OGH 7Ob557/93

7Ob557/93Tribunal supérieur16 juin 1993

Texte intégral

OGH 7Ob557/93

  • Dokumenttyp: Entscheidungstext
  • Entscheidungsdatum: 16.06.1993

Kopf

Der Oberste Gerichtshof hat durch den Senatspräsidenten des Obersten Gerichtshofes Dr.Warta als Vorsitzenden und durch die Hofräte des Obersten Gerichtshofes Dr.Niederreiter, Dr.Schalich, Dr.Tittel und Dr.I.Huber als weitere Richter in der Rechtssache der klagenden Partei Ing.Oskar S*****, vertreten durch Dr.Johannes Schuster, Rechtsanwalt in Gloggnitz, wider die beklagten Parteien 1.) Josef P*****, und 2.) Helmut P*****, beide vertreten durch Dr.Werner Posch, Rechtsanwalt in Gloggnitz, wegen S 117.197,83 s.A.

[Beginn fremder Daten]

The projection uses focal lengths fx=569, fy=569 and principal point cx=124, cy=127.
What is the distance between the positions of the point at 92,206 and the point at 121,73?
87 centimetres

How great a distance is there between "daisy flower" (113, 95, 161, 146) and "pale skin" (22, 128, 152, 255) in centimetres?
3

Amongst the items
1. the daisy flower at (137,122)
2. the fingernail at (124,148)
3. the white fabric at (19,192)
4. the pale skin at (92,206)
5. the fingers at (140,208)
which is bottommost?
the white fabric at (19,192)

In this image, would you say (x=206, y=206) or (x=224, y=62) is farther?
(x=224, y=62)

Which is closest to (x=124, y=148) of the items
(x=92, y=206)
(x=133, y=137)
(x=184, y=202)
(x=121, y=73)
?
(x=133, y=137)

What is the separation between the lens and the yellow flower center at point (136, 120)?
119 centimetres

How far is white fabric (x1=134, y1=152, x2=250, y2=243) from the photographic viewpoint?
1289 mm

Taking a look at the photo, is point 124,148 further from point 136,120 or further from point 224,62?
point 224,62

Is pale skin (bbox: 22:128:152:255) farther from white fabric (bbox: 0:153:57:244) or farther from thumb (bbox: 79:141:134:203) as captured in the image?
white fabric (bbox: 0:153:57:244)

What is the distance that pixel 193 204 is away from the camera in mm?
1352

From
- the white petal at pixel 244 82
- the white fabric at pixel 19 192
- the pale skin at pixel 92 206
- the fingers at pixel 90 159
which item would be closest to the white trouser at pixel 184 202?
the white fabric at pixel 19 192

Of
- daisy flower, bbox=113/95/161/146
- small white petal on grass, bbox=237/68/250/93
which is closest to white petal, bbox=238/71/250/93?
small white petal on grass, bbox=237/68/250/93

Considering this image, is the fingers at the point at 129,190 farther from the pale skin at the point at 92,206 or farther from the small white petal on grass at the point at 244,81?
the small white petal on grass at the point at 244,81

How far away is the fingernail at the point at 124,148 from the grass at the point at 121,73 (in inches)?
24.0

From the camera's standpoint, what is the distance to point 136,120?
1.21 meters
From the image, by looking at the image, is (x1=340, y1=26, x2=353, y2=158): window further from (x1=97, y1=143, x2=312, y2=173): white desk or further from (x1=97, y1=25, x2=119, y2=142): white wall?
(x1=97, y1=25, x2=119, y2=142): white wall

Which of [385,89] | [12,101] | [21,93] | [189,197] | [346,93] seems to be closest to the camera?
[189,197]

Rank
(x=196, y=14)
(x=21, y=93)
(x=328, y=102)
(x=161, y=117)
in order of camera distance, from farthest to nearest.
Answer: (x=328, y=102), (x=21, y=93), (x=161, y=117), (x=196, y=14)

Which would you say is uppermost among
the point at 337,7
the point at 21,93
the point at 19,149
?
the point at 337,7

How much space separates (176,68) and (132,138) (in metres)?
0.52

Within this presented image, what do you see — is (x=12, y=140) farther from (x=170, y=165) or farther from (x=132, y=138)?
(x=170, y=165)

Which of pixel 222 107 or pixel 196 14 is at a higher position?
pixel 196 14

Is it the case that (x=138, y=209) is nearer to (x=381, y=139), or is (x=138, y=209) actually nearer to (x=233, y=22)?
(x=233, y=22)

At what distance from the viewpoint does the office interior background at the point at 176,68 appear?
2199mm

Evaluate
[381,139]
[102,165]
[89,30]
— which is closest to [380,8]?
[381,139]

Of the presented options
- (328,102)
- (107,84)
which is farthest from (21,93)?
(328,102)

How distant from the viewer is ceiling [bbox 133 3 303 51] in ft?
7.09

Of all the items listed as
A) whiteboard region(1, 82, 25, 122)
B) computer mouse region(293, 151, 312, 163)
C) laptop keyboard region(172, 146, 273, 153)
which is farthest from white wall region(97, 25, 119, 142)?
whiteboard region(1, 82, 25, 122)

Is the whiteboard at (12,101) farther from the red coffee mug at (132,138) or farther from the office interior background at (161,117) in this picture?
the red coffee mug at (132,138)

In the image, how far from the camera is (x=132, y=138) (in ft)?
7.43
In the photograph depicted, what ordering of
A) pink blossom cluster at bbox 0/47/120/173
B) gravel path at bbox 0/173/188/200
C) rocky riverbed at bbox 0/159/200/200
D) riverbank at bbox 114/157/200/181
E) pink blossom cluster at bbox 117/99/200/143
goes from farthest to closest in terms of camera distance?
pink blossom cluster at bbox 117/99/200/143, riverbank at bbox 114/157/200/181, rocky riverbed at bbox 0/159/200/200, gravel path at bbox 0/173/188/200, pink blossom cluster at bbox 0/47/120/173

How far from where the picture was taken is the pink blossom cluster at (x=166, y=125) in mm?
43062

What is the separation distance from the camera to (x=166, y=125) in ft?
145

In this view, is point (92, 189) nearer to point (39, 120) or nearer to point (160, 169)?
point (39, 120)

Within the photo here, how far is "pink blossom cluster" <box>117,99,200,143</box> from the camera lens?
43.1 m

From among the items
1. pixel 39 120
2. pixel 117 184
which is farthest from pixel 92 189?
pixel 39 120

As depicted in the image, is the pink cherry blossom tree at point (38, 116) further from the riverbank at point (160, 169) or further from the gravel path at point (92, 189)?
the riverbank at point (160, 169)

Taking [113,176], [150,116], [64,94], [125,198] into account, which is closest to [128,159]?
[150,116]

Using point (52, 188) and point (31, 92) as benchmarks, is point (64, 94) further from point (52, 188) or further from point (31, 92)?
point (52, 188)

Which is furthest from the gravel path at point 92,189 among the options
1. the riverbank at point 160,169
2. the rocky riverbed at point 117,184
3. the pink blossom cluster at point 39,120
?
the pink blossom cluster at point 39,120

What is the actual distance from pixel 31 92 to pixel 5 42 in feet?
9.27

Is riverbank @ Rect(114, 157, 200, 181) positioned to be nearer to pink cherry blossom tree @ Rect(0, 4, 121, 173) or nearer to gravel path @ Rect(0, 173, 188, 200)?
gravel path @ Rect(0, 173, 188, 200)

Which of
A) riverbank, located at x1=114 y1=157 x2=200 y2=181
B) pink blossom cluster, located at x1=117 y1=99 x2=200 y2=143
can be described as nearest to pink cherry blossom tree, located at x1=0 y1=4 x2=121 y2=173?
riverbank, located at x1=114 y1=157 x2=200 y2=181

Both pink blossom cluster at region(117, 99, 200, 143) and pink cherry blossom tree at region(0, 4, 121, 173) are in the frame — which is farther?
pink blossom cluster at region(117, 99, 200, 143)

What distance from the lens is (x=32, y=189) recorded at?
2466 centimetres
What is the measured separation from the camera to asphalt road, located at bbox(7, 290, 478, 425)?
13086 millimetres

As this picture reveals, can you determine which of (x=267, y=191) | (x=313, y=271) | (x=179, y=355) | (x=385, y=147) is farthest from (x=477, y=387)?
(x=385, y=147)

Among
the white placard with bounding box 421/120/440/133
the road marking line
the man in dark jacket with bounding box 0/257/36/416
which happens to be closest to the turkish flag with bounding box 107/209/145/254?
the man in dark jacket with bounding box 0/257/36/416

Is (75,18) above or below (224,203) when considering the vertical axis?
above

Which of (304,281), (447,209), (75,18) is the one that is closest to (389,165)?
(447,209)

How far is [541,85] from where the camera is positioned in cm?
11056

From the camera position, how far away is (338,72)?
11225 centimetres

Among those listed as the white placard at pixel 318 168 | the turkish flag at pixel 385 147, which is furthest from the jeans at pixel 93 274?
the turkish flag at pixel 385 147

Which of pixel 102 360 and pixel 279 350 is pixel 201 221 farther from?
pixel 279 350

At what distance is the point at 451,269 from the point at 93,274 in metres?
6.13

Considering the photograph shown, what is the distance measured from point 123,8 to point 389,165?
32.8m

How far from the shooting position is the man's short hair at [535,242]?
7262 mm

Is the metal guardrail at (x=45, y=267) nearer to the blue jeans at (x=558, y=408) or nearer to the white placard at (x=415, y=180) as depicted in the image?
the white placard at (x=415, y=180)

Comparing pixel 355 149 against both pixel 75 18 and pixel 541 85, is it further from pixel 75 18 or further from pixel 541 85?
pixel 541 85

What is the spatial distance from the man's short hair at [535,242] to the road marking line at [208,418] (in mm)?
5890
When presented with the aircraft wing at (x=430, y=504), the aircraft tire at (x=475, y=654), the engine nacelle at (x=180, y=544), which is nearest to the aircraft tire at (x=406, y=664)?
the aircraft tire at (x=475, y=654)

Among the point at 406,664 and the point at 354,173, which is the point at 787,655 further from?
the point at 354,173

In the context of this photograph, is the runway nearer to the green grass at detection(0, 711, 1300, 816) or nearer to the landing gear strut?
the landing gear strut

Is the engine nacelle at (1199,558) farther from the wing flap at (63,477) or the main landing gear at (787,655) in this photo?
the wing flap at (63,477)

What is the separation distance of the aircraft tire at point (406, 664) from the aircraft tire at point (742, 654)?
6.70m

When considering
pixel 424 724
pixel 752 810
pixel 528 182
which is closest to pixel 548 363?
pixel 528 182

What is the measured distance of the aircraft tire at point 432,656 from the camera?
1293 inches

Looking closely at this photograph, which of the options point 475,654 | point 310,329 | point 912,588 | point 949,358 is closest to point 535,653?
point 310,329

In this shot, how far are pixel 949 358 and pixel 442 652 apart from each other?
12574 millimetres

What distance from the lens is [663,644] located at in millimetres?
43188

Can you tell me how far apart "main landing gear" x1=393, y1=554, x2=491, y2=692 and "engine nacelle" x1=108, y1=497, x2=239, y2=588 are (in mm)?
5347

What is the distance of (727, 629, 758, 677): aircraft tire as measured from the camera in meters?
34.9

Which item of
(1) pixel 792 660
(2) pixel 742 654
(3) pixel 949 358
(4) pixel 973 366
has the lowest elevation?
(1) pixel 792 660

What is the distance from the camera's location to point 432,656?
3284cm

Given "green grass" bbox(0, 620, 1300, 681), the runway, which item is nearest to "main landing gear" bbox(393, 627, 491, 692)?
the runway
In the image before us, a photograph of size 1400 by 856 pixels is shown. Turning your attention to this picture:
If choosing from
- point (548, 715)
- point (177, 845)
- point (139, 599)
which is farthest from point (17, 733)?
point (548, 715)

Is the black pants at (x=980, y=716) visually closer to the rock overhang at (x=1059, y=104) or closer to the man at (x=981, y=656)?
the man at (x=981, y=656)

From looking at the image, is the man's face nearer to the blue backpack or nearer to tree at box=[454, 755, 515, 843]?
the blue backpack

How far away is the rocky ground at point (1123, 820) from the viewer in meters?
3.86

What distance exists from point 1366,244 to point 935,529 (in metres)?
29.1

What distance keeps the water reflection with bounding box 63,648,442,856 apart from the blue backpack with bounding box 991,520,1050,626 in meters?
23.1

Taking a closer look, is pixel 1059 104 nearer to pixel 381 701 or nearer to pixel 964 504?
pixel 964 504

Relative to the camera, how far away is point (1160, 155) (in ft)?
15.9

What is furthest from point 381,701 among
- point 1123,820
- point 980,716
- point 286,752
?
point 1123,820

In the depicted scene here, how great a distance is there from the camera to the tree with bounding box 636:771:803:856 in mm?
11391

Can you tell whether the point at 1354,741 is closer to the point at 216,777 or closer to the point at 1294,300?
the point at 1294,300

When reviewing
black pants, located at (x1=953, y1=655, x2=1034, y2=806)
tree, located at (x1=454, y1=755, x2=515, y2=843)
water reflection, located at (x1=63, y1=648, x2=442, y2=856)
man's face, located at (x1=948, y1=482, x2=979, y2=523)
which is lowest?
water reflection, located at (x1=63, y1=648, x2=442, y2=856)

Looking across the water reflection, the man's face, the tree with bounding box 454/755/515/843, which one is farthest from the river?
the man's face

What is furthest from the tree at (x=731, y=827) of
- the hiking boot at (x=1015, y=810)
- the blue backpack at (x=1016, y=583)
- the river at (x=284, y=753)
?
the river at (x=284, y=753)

(Revisionsinteresse S 9.739,20), infolge Rekurses der beklagten Parteien gegen den Beschluß des Oberlandesgerichtes Wien als Berufungsgerichtes vom 11.Mai 1993, GZ 14 R 222/92-32, folgenden

Beschluß

gefaßt:

Spruch

Der Rekurs wird zurückgewiesen.

Begründung

Begründung:

Das Berufungsgericht erkannte mit seiner größtenteils abändernden Entscheidung den Beklagten die mit S 57.854,44 verzeichneten Verfahrenskosten erster Instanz zu.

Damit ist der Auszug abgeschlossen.